Pero, antes que nada, el aterrizaje próximo de esta pintura en el Museo del Louvre junto a la auténtica Gioconda reabrirá a buen seguro el sempiterno debate en torno a la limpieza de la obra de Leonardo. Que es, más bien, una ‘no limpieza’. En octubre de 2004, la dirección del Louvre y del llamado C2RMF, el Centro de Investigación y Restauración de los Museos de Francia, aplicaron un exhaustivo chequeo a la obra maestra de Da Vinci: radiografías, reflectografía por infrarrojos, fluorescencia X, aproximación espectrofotométrica del color, digitalización en 3D… la ‘enferma’ fue sometida a un verdadero tratamiento de choque. El anterior se había producido… en la década de los 50. Desde entonces, medio siglo de inacción: una inacción que, en el caso de la restauración y limpieza de la tabla, sigue teniendo carta de naturaleza en el Louvre.

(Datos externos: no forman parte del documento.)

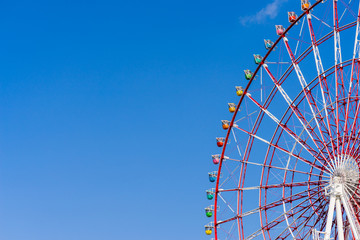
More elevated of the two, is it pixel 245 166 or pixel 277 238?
pixel 245 166

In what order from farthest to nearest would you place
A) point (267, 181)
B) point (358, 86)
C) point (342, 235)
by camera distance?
point (267, 181)
point (358, 86)
point (342, 235)

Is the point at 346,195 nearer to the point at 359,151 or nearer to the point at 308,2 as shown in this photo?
the point at 359,151

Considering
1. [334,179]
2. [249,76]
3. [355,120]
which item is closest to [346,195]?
[334,179]

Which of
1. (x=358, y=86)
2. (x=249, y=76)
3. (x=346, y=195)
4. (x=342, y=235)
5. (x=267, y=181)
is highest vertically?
(x=249, y=76)

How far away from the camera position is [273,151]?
39.8m

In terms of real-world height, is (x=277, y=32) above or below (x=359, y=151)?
above

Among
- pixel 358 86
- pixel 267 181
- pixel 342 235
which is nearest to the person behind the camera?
pixel 342 235

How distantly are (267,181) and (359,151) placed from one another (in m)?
5.94

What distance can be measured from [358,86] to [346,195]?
5.85 metres

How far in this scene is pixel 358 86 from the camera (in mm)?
36594

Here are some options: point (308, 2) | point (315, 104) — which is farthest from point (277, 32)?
point (315, 104)

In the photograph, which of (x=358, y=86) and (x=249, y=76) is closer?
(x=358, y=86)

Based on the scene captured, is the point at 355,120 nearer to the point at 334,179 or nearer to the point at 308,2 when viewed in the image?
the point at 334,179

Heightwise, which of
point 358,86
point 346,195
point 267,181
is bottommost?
point 346,195
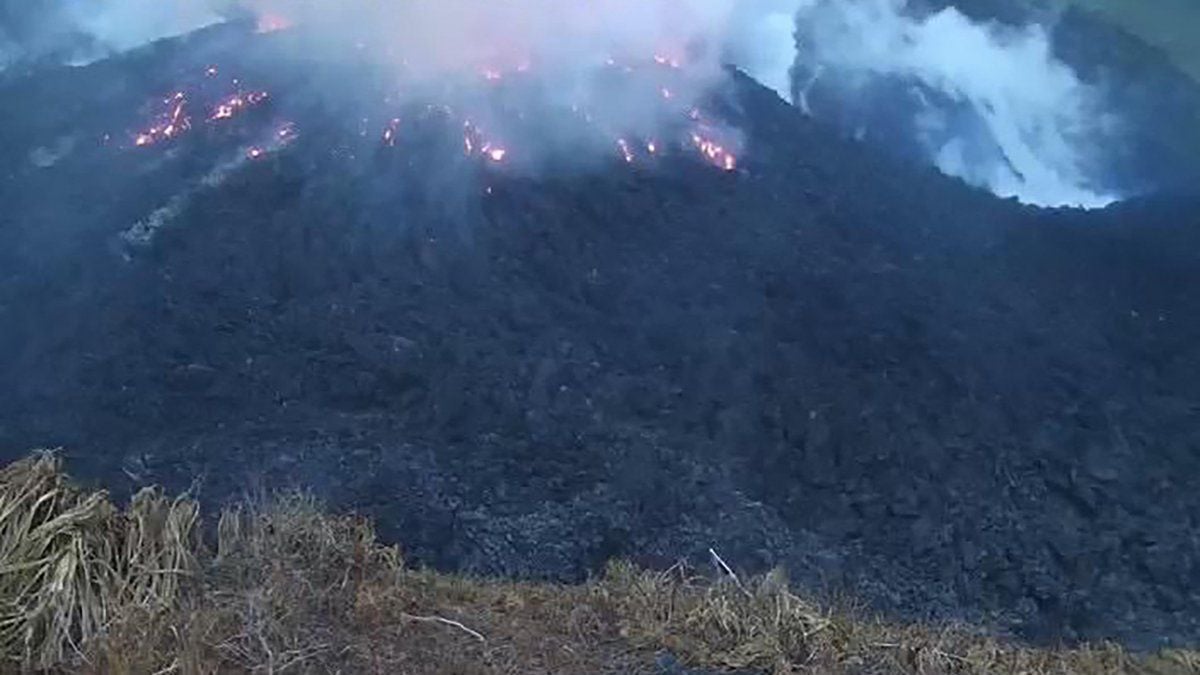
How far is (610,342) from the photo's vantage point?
11.8 meters

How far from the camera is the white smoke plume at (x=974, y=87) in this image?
17391 millimetres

El motivo es cristalino: hay miedo. No hay miedo, hay pánico. Pánico a que, cualquier retoque en una de las capas de barniz verdoso que recubren desde hace siglos el cuadro pueda llevarse por delante parte de los pigmentos puestos ahí por Leonardo Da Vinci. Y es que, según los mayores conocedores de la obra, pigmentos y barnices son ya uno solo en algunas zonas del cuadro. “Bueno, hoy en día existen técnicas conservadoras y muy poco agresivas que podrían aplicarse, pero es que no es solo eso; la limpieza o no de La Gioconda tiene mucho que ver también con factores culturales”, resume Miguel Zugaza, director del Museo del Prado cuando se le pregunta por una hipotética restauración del original a la luz del trabajo efectuado en la copia del Prado.

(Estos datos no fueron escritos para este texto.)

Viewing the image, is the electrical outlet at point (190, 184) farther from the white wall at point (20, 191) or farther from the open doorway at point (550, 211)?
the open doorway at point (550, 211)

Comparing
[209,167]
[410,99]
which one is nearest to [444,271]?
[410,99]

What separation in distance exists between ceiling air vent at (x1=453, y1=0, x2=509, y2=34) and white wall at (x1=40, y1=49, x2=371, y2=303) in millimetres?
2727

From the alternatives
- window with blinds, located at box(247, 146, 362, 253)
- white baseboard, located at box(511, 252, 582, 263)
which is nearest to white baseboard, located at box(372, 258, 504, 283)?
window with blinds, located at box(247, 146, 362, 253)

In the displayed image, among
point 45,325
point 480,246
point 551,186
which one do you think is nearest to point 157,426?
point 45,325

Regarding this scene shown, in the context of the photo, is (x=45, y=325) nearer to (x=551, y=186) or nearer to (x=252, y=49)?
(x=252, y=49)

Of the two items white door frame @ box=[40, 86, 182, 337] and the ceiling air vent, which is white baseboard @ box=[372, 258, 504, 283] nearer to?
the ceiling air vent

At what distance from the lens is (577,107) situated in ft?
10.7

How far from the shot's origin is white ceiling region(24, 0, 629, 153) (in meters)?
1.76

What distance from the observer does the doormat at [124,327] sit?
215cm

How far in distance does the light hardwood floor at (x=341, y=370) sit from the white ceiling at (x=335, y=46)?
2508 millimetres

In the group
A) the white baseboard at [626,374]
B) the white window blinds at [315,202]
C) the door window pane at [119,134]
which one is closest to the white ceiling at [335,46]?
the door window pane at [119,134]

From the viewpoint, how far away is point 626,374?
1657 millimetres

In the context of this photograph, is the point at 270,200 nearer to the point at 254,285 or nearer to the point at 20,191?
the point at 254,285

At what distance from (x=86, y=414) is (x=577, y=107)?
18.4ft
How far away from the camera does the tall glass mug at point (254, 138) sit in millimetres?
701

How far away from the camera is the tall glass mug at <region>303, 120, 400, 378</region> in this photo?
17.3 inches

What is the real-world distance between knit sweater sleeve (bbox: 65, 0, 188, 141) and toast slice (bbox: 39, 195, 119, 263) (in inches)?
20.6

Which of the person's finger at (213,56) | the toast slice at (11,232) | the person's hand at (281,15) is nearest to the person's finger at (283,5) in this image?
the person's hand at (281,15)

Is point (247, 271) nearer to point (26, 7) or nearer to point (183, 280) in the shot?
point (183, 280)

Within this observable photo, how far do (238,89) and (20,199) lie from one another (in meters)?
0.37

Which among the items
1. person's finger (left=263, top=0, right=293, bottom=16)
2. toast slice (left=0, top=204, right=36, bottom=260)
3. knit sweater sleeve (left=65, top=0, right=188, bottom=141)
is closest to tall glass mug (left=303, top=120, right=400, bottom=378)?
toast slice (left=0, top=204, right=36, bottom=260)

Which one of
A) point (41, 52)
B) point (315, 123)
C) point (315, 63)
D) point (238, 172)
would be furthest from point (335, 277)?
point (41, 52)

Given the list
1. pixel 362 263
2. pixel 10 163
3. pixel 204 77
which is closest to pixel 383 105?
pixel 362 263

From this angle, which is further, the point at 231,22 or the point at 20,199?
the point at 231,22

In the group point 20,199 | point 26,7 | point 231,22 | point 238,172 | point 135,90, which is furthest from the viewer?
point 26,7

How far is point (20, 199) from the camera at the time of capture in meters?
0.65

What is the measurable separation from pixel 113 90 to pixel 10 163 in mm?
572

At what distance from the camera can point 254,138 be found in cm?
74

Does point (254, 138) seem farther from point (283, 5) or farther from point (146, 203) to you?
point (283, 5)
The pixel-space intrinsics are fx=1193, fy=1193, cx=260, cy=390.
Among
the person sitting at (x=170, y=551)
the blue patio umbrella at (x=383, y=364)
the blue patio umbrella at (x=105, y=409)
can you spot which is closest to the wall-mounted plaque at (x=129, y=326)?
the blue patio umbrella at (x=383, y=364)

En Francia, uno de los ingredientes más morbosos de esta verdadera batalla campal entre partidarios y detractores de lavarle la cara a La Gioconda se llama Pascal Cotte. Cotte es ingeniero, fundador de la empresa Lumière Technology e inventor de la llamada ‘cámara multiespectral’, el único artilugio, según él, de “establecer con absoluta fidelidad los colores con los que Leonardo pintó su obra, los colores reales antes de que los barnices vinieran a oscurecerla por completo”. El proceso que propone Cotte se llama exactamente ‘análisis colorimétrico por digitalización multiespectral’, y sostiene que con él se puede proceder a una especie de ‘restauración virtual’ de la Mona Lisa.
Pero ya se sabe: lo virtual es lo virtual, lo real es lo real. Y aunque algunos se empeñan como campeones cada día en pretender que vivimos en lo primero (y lo cierto es que uno ya tiene dudas, la verdad), todavía nos movemos en lo segundo. ¿Se le aplicará un día la cruda realidad al rostro de La Gioconda?